• [CONSIGNE]
Poursuivez le texte sur l'ostéopathie crânienne à partir de sa dernière phrase.

• [TEXTE À LIRE]
Ostéopathie crânienne : Effet idéomoteur, Embodiment et Placebo (Part 1)
Chapitre 2
Le point de vue de la Cranial Osteopathic Academy
La Cranial Osteopathic Academy fut monté en 1947 par des élèves de W. G. Sutherland. La mission de la COA est notamment de stimuler la recherche et la dissémination de la philosophie des principes et des techniques enseignées par W. G. Sutherland.
Aussi étant la première académie en Ostéopathie dans le champ crânien il semble légitime de s’en servir comme référence pour connaître une position officielle dans le domaine de l’ostéopathie crânienne.
Que dit la COA sur la recherche en ostéopathie crânienne concernant la mobilité rythmique et inhérente des os du crâne?
Si nous passons en revue le site de la Cranial Osteopathic Academy, on trouvera toute une page qui parle des nombreuses recherches qui prouvent l’existence d’une mobilité rythmique et inhérente des os du crâne[1]. En fait ils énoncent 38 recherches qui prouveraient l’existence d’un tel phénomène.
Recherches 1 à 16
Anatomie : y a-t-il fusion complète des os du crâne ?
Si on regarde en détails les 16 premières recherches on remarquera qu’elles débâtent principalement du fait que les os du crâne ne seraient pas forcément fusionnés à l’âge adulte.
Que cela soit vrai ou non ne change pas grand chose au débat. Car l’existence ou non d’une fusion incomplète des os du crâne à l’âge adulte n’est pas une preuve d’une mobilité rythmique et inhérente des os du crâne mais plus celle d’une plasticité crânienne qui serait alors plus présente au niveau des sutures.
Rappelons que même une structure particulièrement rigide comme un diamant peut aussi avoir une certaine malléabilité.
Recherches de 17 à 21
Celles-ci mentionnent des études faites sur des animaux. Cela n’avance pas le débat car ce n’est pas parce qu’un phénomène existe chez un chat qu’il existe chez un humain.
Recherches de 22 à 24
Ensuite on rentrerait (enfin) dans le vif du sujet :
On peut lire : « Cranial bone motion in humans is also well documented:” La traduction serait que “la mobilité des os du crâne chez l’humain est aussi bien documenté.”
Seulement 3 recherches sont citées dont la première de Frymann[2] qui est une ostéopathe ardente défenseuse de l’ostéopathie crânienne et qui a fabriqué un appareil pour mesurer de manière non invasive des changements micrométriques du diamètre crânien. Elle aurait réussi à montrer un rythme différent du rythme respiratoire.
La recherche de Heifetz and Weiss[3] aurait montré qu’une augmentation de la pression intracrânienne chez 2 cobayes comateux créait une expansion de la voûte crânienne. Cela ne montre en rien l’existence d’un mouvement rythmique et inhérent des os du crâne mais seulement de l’existence (encore une fois) d’une malléabilité de la boîte crânienne.

• [Entrées de données recueillies]
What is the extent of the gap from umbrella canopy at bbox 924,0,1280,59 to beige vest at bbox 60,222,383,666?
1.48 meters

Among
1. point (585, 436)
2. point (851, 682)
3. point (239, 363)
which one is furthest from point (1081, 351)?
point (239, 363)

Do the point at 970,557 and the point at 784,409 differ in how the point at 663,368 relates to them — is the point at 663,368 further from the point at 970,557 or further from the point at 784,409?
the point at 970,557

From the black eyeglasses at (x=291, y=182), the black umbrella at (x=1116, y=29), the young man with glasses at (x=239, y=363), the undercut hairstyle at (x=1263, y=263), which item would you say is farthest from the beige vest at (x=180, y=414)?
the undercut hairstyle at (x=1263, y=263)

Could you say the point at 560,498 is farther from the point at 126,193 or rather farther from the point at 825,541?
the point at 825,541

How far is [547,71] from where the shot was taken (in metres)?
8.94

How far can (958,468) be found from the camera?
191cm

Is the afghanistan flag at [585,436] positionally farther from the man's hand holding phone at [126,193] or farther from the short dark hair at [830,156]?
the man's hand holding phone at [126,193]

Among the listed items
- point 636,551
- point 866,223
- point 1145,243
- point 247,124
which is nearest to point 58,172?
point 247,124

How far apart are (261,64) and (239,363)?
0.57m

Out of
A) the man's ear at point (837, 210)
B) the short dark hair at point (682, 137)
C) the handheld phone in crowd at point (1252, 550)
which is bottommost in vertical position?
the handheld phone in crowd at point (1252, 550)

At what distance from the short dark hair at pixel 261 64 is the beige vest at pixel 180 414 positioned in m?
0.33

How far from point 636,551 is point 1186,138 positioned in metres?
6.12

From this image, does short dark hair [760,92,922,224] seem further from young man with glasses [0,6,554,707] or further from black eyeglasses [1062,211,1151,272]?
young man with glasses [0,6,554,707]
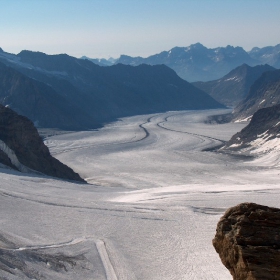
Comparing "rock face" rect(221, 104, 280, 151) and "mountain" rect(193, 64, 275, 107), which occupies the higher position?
"mountain" rect(193, 64, 275, 107)

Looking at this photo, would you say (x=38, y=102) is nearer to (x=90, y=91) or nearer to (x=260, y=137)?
(x=90, y=91)

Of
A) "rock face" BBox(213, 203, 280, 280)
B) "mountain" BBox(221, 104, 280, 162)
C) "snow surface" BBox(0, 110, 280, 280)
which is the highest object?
"rock face" BBox(213, 203, 280, 280)

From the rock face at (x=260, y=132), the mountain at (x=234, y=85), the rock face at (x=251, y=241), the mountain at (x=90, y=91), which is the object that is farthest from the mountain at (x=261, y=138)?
the mountain at (x=234, y=85)

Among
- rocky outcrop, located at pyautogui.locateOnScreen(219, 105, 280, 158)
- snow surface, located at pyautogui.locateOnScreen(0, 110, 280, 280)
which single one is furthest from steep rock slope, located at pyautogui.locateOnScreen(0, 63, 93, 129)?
snow surface, located at pyautogui.locateOnScreen(0, 110, 280, 280)

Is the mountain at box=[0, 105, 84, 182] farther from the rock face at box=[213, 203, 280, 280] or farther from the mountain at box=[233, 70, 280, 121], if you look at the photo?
the mountain at box=[233, 70, 280, 121]

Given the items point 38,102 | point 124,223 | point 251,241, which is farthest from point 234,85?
point 251,241

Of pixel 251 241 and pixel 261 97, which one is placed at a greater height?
pixel 251 241

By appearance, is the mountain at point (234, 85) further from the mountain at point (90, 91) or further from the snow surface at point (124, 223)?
the snow surface at point (124, 223)
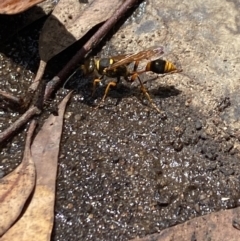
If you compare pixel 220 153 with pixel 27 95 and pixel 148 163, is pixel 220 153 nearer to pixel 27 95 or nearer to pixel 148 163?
pixel 148 163

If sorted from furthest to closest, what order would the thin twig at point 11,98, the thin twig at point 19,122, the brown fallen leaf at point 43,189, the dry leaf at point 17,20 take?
the dry leaf at point 17,20 < the thin twig at point 11,98 < the thin twig at point 19,122 < the brown fallen leaf at point 43,189

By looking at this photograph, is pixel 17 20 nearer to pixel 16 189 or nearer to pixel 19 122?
pixel 19 122

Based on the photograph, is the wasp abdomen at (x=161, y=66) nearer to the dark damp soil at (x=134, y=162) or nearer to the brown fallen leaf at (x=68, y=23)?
the dark damp soil at (x=134, y=162)

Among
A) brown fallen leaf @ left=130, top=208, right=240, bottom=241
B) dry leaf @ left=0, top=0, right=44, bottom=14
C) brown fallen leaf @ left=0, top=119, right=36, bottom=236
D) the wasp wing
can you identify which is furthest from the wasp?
brown fallen leaf @ left=130, top=208, right=240, bottom=241

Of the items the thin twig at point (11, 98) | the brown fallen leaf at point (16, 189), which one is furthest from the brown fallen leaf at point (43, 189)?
the thin twig at point (11, 98)

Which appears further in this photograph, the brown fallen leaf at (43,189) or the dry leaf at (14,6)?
the dry leaf at (14,6)

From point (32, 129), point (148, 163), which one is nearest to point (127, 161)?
point (148, 163)
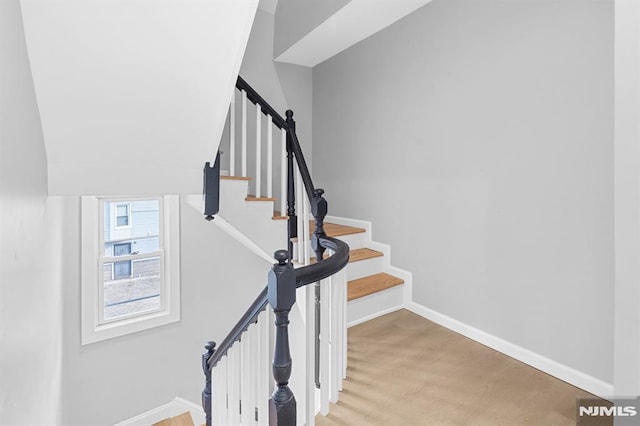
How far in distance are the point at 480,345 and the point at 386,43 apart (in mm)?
2606

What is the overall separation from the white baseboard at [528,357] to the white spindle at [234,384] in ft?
5.10

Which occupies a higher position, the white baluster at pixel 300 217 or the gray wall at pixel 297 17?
the gray wall at pixel 297 17

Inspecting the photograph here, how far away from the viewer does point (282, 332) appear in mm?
1190

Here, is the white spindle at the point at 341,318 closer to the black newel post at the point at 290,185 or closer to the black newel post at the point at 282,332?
the black newel post at the point at 282,332

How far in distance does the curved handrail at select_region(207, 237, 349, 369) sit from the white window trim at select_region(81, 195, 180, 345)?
1.61 meters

• [RÉPONSE]
La recherche de Oleski[4] quant à elle ne montre pas l’existence d’un mouvement rythmique et inhérent mais simplement qu’un traitement aurait un effet sur la position des os du crâne. Intéressant mais sachant que 2 orthopédistes peuvent trouver des variations dans les mesures d’angle de scoliose[5], des mesures de variations micrométriques au niveau des os du crâne sont-elles significativement fiables ?
Recherches de 25 à 34
Ensuite sont nommées des recherches par des agences aérospatiales russes et américaines
Quatre recherches de Moskalenko sont nommées dont 2 faites sur des chats, qui ne nous renseignent guère sur la mobilité rythmique des os du crâne chez l’humain, puis enfin du concret avec deux recherches réalisées en 1999 et 2001[6][7] :
Par 2 types de protocoles de mesure différents il aurait mis en évidence des cycles de 5 à 14 pulsations par minute associés avec des oscillations des os du crâne comprises entre 0,3 et 1mm faisant varier le volume intracrânien d’environ 15mL. Allant ainsi dans le sens de ce qu’avait annoncé V. Frymann 30 ans auparavant.
Quatres autres recherches américaines sont ensuite nommées, mais qui encore une fois ne font état que d’une plasticité crânienne.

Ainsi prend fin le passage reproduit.